Leadership & Mindfulness
Nov. 30, 2015 original
In August I attended the Academy for Contemplative and Ethical Leadership in Stowe, Vermont. I was invited (and strongly encouraged to attend) by one of several important mentors in my life, Sharon Daloz Parks, so I made the stretch to attend even though it was a significant commitment of time and resources. The event, inspired by the Dalai Lama and hosted by the Mind and Life Institute, was described as an inquiry around three questions:
In this time of disruption–
Can we conceive of a (normative) understanding and practice of leadership that takes into account those who suffer most? (The Dalai Lama’s question)
Can we move the dial on shifting the leadership spotlight from a primary focus on individual leadership formation to moving the social field?
What is the (necessary?) role of contemplation in relationship to such leadership?
Over a hundred people came together from around the globe to explore these questions with a team of pretty heavy hitters in the leadership space like Otto Scharmer and Peter Senge. It’s my personal opinion that we were not able to have a good exploration of the first questions without greater racial and socio-economic diversity among the participants and staff of the Academy. The second question is one that we and others in the leadership field have been given much more attention to in the past several years. I wanted to focus some conversation on the final question which was new ground for me.
There have been times in my life that I have had a stronger meditation practice and while I always considered it a good thing I never thought seriously, until this meeting, about its relationship to leadership. In fact, at the meeting I found myself wondering ifmindfulness practice should be considered a 21st leadership competency. (I say this recognizing that there are cultures outside of the US and outside of the dominant culture within the US for whom mindfulness is a more integrated way of being in the world.) When we discuss the second question about shifting the leadership focus away from individuals, many rebel and suggest that we can’t take individuals out of the leadership equation. This is true. Understanding leadership as a process in which many people who care about an issue work together to make change, requires a different kind of leadership….one with less ego. There is deep personal work that we have to do lead with others. In the leadership language this has been referred to as personal mastery (which can mean a whole lot of other things), source work, inner work, spiritual work.

Given request A:
According to the leadership and mindfulness post, where was the Academy for Contemplative and Ethical Leadership held?
The text and the listing were taken from unrelated sources.

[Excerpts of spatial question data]
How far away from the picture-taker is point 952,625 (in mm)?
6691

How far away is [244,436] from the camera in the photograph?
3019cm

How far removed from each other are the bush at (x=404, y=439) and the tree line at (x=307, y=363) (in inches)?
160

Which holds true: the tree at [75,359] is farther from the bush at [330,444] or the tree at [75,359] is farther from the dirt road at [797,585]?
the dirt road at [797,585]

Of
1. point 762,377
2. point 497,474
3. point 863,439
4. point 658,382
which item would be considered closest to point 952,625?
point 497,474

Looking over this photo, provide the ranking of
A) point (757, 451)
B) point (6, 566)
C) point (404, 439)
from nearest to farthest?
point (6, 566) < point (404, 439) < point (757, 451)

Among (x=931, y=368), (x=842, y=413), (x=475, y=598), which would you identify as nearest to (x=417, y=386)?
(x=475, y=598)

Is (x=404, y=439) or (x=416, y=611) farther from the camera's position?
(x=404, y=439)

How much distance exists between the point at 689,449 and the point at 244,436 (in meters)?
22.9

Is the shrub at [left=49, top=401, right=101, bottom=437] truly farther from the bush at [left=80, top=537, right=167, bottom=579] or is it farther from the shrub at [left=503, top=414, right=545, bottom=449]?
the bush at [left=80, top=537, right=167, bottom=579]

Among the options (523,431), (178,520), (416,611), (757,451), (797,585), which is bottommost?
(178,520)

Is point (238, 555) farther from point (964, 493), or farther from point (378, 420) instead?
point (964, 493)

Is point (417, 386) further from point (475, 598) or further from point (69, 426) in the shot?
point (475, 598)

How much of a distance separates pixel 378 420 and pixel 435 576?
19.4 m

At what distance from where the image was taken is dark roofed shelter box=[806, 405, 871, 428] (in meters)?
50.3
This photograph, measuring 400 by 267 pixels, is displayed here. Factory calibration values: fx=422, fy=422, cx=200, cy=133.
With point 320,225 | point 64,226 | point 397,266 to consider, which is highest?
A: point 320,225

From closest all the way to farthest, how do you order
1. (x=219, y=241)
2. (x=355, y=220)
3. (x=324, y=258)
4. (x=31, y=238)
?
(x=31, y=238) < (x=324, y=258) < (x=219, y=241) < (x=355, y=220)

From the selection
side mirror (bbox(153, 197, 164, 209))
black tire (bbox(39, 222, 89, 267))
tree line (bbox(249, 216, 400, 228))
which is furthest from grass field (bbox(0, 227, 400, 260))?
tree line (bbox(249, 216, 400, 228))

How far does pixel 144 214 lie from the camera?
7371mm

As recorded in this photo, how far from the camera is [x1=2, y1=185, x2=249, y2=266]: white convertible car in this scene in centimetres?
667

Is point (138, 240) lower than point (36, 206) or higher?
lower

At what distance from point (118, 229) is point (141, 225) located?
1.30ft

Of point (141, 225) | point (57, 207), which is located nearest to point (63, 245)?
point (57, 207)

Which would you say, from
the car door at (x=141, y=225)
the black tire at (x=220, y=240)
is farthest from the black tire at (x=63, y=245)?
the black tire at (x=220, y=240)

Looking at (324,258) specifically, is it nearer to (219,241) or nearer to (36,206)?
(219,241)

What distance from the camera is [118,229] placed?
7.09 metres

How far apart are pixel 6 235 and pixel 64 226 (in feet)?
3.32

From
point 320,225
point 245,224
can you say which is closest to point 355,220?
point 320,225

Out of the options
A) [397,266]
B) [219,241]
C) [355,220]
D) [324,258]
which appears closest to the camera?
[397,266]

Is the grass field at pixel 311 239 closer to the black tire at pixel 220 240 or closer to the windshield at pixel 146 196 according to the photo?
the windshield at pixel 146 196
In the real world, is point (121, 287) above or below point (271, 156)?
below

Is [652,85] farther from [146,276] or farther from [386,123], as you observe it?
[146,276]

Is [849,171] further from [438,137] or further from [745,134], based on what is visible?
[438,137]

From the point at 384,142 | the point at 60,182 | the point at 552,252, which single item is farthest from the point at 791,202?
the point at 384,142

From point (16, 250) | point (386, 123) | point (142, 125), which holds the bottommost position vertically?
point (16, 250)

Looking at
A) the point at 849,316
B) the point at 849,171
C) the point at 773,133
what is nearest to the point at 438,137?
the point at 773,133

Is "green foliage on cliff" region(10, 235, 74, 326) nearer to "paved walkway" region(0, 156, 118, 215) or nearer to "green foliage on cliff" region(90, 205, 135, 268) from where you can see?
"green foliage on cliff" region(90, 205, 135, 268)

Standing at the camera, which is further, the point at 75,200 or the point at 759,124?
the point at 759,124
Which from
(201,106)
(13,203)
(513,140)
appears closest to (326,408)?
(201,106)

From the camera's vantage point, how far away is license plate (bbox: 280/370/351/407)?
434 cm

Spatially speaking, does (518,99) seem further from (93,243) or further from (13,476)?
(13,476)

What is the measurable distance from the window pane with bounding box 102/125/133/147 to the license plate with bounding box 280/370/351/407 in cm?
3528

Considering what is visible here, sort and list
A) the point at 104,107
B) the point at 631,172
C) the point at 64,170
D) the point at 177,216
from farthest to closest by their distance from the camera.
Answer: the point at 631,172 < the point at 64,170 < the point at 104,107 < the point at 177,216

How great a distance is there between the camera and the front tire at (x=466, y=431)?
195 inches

Given request B:
Transcribe the listing word for word, from the line containing "From the point at 384,142" up to and including the final line of the listing.

Final result A:
Stowe, Vermont

Final result B:
From the point at 384,142 | the point at 60,182 | the point at 552,252, which single item is farthest from the point at 791,202?
the point at 384,142

From point (16, 250) | point (386, 123) | point (142, 125), which holds the bottommost position vertically?
point (16, 250)

Looking at
A) the point at 849,316
B) the point at 849,171
C) the point at 773,133
what is nearest to the point at 438,137?
the point at 773,133

Is "green foliage on cliff" region(10, 235, 74, 326) nearer to "paved walkway" region(0, 156, 118, 215) or nearer to "green foliage on cliff" region(90, 205, 135, 268) from where you can see?
"green foliage on cliff" region(90, 205, 135, 268)

Standing at the camera, which is further, the point at 75,200 or the point at 759,124?
the point at 759,124
Which from
(201,106)
(13,203)
(513,140)
appears closest to (326,408)?
(201,106)

From the camera's vantage point, how far away is license plate (bbox: 280/370/351/407)?
434 cm

Spatially speaking, does (518,99) seem further from (93,243) or further from (13,476)?
(13,476)

What is the measurable distance from the window pane with bounding box 102/125/133/147 to the license plate with bounding box 280/370/351/407 in cm?
3528

Considering what is visible here, sort and list
A) the point at 104,107
B) the point at 631,172
C) the point at 64,170
D) the point at 177,216
from farthest to closest by their distance from the camera.
Answer: the point at 631,172 < the point at 64,170 < the point at 104,107 < the point at 177,216

How great a distance is there between the camera and the front tire at (x=466, y=431)?
195 inches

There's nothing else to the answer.